Consider $A \mathbf x = \mathbf b$ with $A = \begin{bmatrix} 1 & 3 & 0 & 1 \\ 0 & 0 & 1 & 5 \\ 2 & 6 & 1 & 7 \end{bmatrix}$ and $\mathbf b = \begin{bmatrix} 2 \\ 3 \\ 7 \end{bmatrix}$. We need to perform elimination on this system and this time, we'll make sure to explicitly include $\mathbf b$. Thus we have \[\begin{bmatrix} 1 & 3 & 0 & 1 & 2 \\ 0 & 0 & 1 & 5 & 3 \\ 2 & 6 & 1 & 7 & 7 \end{bmatrix} \xrightarrow{(3) - 2 \times (1)} \begin{bmatrix} 1 & 3 & 0 & 1 & 2 \\ 0 & 0 & 1 & 5 & 3 \\ 0 & 0 & 1 & 5 & 3 \end{bmatrix} \xrightarrow{(3) - (2)} \begin{bmatrix} 1 & 3 & 0 & 1 & 2 \\ 0 & 0 & 1 & 5 & 3 \\ 0 & 0 & 0 & 0 & 0 \end{bmatrix} \] Now, to solve $A \mathbf x = \mathbf b$, we solve for $\mathbf x$ in the reduced equation $\mathbf R \mathbf x = \mathbf d$, where $\mathbf R$ is our matrix in RREF and $\mathbf d = \begin{bmatrix} 2 \\ 3 \\ 0 \end{bmatrix}$.
>>> A = np.array([[1, 3, 0, 1], [0, 0, 1, 5], [2, 6, 1, 7]])
>>> b = np.array([2, 3, 7])
>>> B = np.hstack((A,b.reshape(3,1)))
>>> B
array([[1, 3, 0, 1, 2],
[0, 0, 1, 5, 3],
[2, 6, 1, 7, 7]])
>>> B[2] = B[2] - 2 * B[0]
>>> B[2] = B[2] - B[1]
>>> B
array([[1, 3, 0, 1, 2],
[0, 0, 1, 5, 3],
[0, 0, 0, 0, 0]])
The fact that our augmented matrix has a row of zeros at the bottom turns out to be important—it indicates that our system is actually solvable. Why? Suppose that after row reduction we instead had a row that looked like $\begin{bmatrix} 0 & 0 & 0 & 0 & 2 \end{bmatrix}$. This is the equation $0 = 2$, which is never true!

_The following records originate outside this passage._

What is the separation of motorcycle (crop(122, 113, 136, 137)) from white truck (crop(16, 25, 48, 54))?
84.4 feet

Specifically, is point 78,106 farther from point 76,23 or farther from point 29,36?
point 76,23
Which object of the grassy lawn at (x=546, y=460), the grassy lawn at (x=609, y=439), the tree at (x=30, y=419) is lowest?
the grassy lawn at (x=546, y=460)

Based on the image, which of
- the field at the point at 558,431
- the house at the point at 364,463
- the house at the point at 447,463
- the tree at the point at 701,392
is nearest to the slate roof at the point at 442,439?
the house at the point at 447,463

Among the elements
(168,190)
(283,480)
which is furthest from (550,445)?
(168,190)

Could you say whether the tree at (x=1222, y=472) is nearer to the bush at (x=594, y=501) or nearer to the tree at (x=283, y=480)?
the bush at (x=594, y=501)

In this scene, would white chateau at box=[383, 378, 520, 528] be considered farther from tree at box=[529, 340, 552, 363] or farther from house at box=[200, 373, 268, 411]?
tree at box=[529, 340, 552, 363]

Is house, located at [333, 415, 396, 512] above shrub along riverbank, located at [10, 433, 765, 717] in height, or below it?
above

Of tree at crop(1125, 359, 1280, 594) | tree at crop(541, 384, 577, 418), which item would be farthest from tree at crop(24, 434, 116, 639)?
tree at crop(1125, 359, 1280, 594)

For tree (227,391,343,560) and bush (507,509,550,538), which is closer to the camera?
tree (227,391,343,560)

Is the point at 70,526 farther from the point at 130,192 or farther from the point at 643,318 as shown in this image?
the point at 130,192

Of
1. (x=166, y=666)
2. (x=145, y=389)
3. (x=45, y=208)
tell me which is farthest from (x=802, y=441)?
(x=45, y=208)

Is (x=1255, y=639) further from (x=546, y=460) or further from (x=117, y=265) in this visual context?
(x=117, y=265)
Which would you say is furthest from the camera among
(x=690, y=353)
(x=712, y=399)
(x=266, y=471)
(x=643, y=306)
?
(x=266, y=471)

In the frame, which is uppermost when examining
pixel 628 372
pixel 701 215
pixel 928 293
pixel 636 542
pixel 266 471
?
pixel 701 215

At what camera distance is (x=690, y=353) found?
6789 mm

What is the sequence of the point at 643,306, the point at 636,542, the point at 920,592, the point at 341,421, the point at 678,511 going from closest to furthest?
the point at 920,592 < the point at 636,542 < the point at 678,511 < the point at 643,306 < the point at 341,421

We know already that not every system of linear equations is going to be solvable when we don't have an invertible matrix. So how do we know which vectors $\mathbf b$ do have solutions? The hint is to look at what happens after row reduction: \[\begin{bmatrix} 1 & 3 & 0 & 1 & b_1 \\ 0 & 0 & 1 & 5 & b_2 \\ 2 & 6 & 1 & 7 & b_3 \end{bmatrix} \xrightarrow{(3) - 2 \times (1)} \begin{bmatrix} 1 & 3 & 0 & 1 & b_1 \\ 0 & 0 & 1 & 5 & b_2 \\ 0 & 0 & 1 & 5 & b_3 - 2b_1 \end{bmatrix} \xrightarrow{(3) - (2)} \begin{bmatrix} 1 & 3 & 0 & 1 & b_1 \\ 0 & 0 & 1 & 5 & b_2 \\ 0 & 0 & 0 & 0 & b_3 - 2b_1 - b_2 \end{bmatrix} \] This tells us that any vector $\mathbf b$ that is solvable must have $-2b_1 - b_2 + b_3 = 0$, or $b_3 = 2b_1 + b_2$. And because we know that $A \mathbf x = \mathbf b$ is solvable only when $\mathbf b$ is in the column space of $A$, this also tells us which vectors are in the column space of $A$.